Below are entries; write every one of them out again exactly.

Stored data
──────

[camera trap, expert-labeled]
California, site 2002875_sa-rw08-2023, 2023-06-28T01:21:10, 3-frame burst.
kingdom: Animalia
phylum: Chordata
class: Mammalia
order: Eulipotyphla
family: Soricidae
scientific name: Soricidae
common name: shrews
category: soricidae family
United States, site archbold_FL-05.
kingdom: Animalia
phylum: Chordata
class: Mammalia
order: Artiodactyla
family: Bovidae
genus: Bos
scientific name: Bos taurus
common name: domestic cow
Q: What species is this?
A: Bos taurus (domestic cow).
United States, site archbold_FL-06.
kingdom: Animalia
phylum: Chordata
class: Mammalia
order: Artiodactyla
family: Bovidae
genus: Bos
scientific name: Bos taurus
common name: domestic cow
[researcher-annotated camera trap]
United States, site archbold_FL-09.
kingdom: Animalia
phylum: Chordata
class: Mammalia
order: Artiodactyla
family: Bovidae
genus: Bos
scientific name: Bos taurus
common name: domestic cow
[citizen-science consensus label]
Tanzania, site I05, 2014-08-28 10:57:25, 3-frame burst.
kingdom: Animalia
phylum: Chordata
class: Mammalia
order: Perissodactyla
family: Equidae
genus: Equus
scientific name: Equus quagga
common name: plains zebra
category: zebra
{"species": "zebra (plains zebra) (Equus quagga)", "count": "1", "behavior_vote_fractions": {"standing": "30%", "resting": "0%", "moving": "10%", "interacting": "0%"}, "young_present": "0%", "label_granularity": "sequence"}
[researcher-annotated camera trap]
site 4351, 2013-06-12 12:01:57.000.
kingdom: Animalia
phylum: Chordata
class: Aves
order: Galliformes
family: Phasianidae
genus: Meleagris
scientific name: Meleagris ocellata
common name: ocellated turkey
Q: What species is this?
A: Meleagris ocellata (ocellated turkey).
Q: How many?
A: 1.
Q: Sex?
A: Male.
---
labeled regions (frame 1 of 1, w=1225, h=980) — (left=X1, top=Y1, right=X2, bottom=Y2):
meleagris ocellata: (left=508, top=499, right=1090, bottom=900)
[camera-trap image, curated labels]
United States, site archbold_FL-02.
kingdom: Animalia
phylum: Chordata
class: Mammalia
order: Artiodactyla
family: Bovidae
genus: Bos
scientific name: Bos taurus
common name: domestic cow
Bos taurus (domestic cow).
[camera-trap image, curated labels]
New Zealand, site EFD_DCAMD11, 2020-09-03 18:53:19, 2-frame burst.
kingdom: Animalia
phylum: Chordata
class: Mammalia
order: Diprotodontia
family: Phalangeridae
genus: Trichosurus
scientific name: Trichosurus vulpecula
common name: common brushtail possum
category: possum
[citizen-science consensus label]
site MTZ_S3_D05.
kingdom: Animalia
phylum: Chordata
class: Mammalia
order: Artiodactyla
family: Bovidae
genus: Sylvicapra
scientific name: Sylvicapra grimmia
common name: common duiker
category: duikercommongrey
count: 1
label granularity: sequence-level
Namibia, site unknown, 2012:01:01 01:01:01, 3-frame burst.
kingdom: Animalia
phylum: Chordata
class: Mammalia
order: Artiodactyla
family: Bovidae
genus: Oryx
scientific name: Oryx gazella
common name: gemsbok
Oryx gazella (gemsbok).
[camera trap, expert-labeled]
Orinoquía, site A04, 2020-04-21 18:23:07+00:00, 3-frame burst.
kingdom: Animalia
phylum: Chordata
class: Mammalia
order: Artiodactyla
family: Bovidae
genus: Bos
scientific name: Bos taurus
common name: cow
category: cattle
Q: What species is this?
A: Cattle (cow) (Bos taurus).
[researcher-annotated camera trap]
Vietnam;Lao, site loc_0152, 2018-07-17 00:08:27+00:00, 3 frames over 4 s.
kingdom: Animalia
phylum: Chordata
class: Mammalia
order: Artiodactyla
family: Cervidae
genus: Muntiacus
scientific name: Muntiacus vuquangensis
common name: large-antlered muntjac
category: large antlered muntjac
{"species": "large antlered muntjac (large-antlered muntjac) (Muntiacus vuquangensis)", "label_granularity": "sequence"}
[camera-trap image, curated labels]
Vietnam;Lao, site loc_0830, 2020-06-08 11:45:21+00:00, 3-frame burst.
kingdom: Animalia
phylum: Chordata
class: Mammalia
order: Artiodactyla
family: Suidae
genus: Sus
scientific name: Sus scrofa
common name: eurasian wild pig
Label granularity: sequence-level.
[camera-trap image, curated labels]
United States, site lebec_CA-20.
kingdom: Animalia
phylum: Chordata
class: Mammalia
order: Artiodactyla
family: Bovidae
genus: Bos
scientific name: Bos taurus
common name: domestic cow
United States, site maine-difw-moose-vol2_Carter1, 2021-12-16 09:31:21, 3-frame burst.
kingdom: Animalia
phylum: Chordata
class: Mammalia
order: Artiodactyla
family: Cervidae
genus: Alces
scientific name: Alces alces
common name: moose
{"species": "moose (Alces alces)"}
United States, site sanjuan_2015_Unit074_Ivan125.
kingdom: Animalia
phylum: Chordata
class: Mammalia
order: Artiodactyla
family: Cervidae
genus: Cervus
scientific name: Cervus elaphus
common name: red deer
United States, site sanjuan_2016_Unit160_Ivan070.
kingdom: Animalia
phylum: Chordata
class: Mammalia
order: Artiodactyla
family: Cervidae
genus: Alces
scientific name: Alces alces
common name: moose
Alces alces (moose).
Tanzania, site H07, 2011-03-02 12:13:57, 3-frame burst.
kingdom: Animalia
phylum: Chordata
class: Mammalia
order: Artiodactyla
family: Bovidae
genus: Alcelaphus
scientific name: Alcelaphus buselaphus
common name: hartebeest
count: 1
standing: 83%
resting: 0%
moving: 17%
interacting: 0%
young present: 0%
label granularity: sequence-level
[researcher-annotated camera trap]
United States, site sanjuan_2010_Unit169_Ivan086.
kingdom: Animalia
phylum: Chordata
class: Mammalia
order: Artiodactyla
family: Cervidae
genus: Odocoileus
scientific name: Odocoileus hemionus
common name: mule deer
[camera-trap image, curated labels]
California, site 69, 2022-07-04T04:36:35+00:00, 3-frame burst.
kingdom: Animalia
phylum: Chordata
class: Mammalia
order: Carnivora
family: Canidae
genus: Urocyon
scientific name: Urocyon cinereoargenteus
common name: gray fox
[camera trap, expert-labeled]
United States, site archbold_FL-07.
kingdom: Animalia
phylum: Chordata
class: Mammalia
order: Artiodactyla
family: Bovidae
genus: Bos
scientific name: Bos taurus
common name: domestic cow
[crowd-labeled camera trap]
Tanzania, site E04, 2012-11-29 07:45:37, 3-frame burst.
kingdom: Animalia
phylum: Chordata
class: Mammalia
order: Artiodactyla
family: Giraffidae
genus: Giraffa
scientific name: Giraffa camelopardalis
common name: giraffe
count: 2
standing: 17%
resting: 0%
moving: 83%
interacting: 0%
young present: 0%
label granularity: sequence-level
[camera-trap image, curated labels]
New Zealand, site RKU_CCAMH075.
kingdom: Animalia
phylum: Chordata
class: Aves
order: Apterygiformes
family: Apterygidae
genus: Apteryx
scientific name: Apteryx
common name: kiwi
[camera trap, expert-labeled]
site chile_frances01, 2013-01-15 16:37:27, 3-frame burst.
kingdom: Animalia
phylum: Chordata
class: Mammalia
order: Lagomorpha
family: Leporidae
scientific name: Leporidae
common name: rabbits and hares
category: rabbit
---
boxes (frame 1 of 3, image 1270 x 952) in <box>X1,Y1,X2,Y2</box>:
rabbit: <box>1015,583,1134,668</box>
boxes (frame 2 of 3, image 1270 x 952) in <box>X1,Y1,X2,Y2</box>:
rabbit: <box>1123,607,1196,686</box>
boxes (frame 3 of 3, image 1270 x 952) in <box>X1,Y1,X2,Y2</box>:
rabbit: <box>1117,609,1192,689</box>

──────

=== OUTPUT ===
[camera trap, expert-labeled]
California, site 2002875_sa-rw08-2023, 2023-06-28T01:21:10, 3-frame burst.
kingdom: Animalia
phylum: Chordata
class: Mammalia
order: Eulipotyphla
family: Soricidae
scientific name: Soricidae
common name: shrews
category: soricidae family
United States, site archbold_FL-05.
kingdom: Animalia
phylum: Chordata
class: Mammalia
order: Artiodactyla
family: Bovidae
genus: Bos
scientific name: Bos taurus
common name: domestic cow
Q: What species is this?
A: Bos taurus (domestic cow).
United States, site archbold_FL-06.
kingdom: Animalia
phylum: Chordata
class: Mammalia
order: Artiodactyla
family: Bovidae
genus: Bos
scientific name: Bos taurus
common name: domestic cow
[researcher-annotated camera trap]
United States, site archbold_FL-09.
kingdom: Animalia
phylum: Chordata
class: Mammalia
order: Artiodactyla
family: Bovidae
genus: Bos
scientific name: Bos taurus
common name: domestic cow
[citizen-science consensus label]
Tanzania, site I05, 2014-08-28 10:57:25, 3-frame burst.
kingdom: Animalia
phylum: Chordata
class: Mammalia
order: Perissodactyla
family: Equidae
genus: Equus
scientific name: Equus quagga
common name: plains zebra
category: zebra
{"species": "zebra (plains zebra) (Equus quagga)", "count": "1", "behavior_vote_fractions": {"standing": "30%", "resting": "0%", "moving": "10%", "interacting": "0%"}, "young_present": "0%", "label_granularity": "sequence"}
[researcher-annotated camera trap]
site 4351, 2013-06-12 12:01:57.000.
kingdom: Animalia
phylum: Chordata
class: Aves
order: Galliformes
family: Phasianidae
genus: Meleagris
scientific name: Meleagris ocellata
common name: ocellated turkey
Q: What species is this?
A: Meleagris ocellata (ocellated turkey).
Q: How many?
A: 1.
Q: Sex?
A: Male.
---
labeled regions (frame 1 of 1, w=1225, h=980) — (left=X1, top=Y1, right=X2, bottom=Y2):
meleagris ocellata: (left=508, top=499, right=1090, bottom=900)
[camera-trap image, curated labels]
United States, site archbold_FL-02.
kingdom: Animalia
phylum: Chordata
class: Mammalia
order: Artiodactyla
family: Bovidae
genus: Bos
scientific name: Bos taurus
common name: domestic cow
Bos taurus (domestic cow).
[camera-trap image, curated labels]
New Zealand, site EFD_DCAMD11, 2020-09-03 18:53:19, 2-frame burst.
kingdom: Animalia
phylum: Chordata
class: Mammalia
order: Diprotodontia
family: Phalangeridae
genus: Trichosurus
scientific name: Trichosurus vulpecula
common name: common brushtail possum
category: possum
[citizen-science consensus label]
site MTZ_S3_D05.
kingdom: Animalia
phylum: Chordata
class: Mammalia
order: Artiodactyla
family: Bovidae
genus: Sylvicapra
scientific name: Sylvicapra grimmia
common name: common duiker
category: duikercommongrey
count: 1
label granularity: sequence-level
Namibia, site unknown, 2012:01:01 01:01:01, 3-frame burst.
kingdom: Animalia
phylum: Chordata
class: Mammalia
order: Artiodactyla
family: Bovidae
genus: Oryx
scientific name: Oryx gazella
common name: gemsbok
Oryx gazella (gemsbok).
[camera trap, expert-labeled]
Orinoquía, site A04, 2020-04-21 18:23:07+00:00, 3-frame burst.
kingdom: Animalia
phylum: Chordata
class: Mammalia
order: Artiodactyla
family: Bovidae
genus: Bos
scientific name: Bos taurus
common name: cow
category: cattle
Q: What species is this?
A: Cattle (cow) (Bos taurus).
[researcher-annotated camera trap]
Vietnam;Lao, site loc_0152, 2018-07-17 00:08:27+00:00, 3 frames over 4 s.
kingdom: Animalia
phylum: Chordata
class: Mammalia
order: Artiodactyla
family: Cervidae
genus: Muntiacus
scientific name: Muntiacus vuquangensis
common name: large-antlered muntjac
category: large antlered muntjac
{"species": "large antlered muntjac (large-antlered muntjac) (Muntiacus vuquangensis)", "label_granularity": "sequence"}
[camera-trap image, curated labels]
Vietnam;Lao, site loc_0830, 2020-06-08 11:45:21+00:00, 3-frame burst.
kingdom: Animalia
phylum: Chordata
class: Mammalia
order: Artiodactyla
family: Suidae
genus: Sus
scientific name: Sus scrofa
common name: eurasian wild pig
Label granularity: sequence-level.
[camera-trap image, curated labels]
United States, site lebec_CA-20.
kingdom: Animalia
phylum: Chordata
class: Mammalia
order: Artiodactyla
family: Bovidae
genus: Bos
scientific name: Bos taurus
common name: domestic cow
United States, site maine-difw-moose-vol2_Carter1, 2021-12-16 09:31:21, 3-frame burst.
kingdom: Animalia
phylum: Chordata
class: Mammalia
order: Artiodactyla
family: Cervidae
genus: Alces
scientific name: Alces alces
common name: moose
{"species": "moose (Alces alces)"}
United States, site sanjuan_2015_Unit074_Ivan125.
kingdom: Animalia
phylum: Chordata
class: Mammalia
order: Artiodactyla
family: Cervidae
genus: Cervus
scientific name: Cervus elaphus
common name: red deer
United States, site sanjuan_2016_Unit160_Ivan070.
kingdom: Animalia
phylum: Chordata
class: Mammalia
order: Artiodactyla
family: Cervidae
genus: Alces
scientific name: Alces alces
common name: moose
Alces alces (moose).
Tanzania, site H07, 2011-03-02 12:13:57, 3-frame burst.
kingdom: Animalia
phylum: Chordata
class: Mammalia
order: Artiodactyla
family: Bovidae
genus: Alcelaphus
scientific name: Alcelaphus buselaphus
common name: hartebeest
count: 1
standing: 83%
resting: 0%
moving: 17%
interacting: 0%
young present: 0%
label granularity: sequence-level
[researcher-annotated camera trap]
United States, site sanjuan_2010_Unit169_Ivan086.
kingdom: Animalia
phylum: Chordata
class: Mammalia
order: Artiodactyla
family: Cervidae
genus: Odocoileus
scientific name: Odocoileus hemionus
common name: mule deer
[camera-trap image, curated labels]
California, site 69, 2022-07-04T04:36:35+00:00, 3-frame burst.
kingdom: Animalia
phylum: Chordata
class: Mammalia
order: Carnivora
family: Canidae
genus: Urocyon
scientific name: Urocyon cinereoargenteus
common name: gray fox
[camera trap, expert-labeled]
United States, site archbold_FL-07.
kingdom: Animalia
phylum: Chordata
class: Mammalia
order: Artiodactyla
family: Bovidae
genus: Bos
scientific name: Bos taurus
common name: domestic cow
[crowd-labeled camera trap]
Tanzania, site E04, 2012-11-29 07:45:37, 3-frame burst.
kingdom: Animalia
phylum: Chordata
class: Mammalia
order: Artiodactyla
family: Giraffidae
genus: Giraffa
scientific name: Giraffa camelopardalis
common name: giraffe
count: 2
standing: 17%
resting: 0%
moving: 83%
interacting: 0%
young present: 0%
label granularity: sequence-level
[camera-trap image, curated labels]
New Zealand, site RKU_CCAMH075.
kingdom: Animalia
phylum: Chordata
class: Aves
order: Apterygiformes
family: Apterygidae
genus: Apteryx
scientific name: Apteryx
common name: kiwi
[camera trap, expert-labeled]
site chile_frances01, 2013-01-15 16:37:27, 3-frame burst.
kingdom: Animalia
phylum: Chordata
class: Mammalia
order: Lagomorpha
family: Leporidae
scientific name: Leporidae
common name: rabbits and hares
category: rabbit
---
boxes (frame 1 of 3, image 1270 x 952) in <box>X1,Y1,X2,Y2</box>:
rabbit: <box>1015,583,1134,668</box>
boxes (frame 2 of 3, image 1270 x 952) in <box>X1,Y1,X2,Y2</box>:
rabbit: <box>1123,607,1196,686</box>
boxes (frame 3 of 3, image 1270 x 952) in <box>X1,Y1,X2,Y2</box>:
rabbit: <box>1117,609,1192,689</box>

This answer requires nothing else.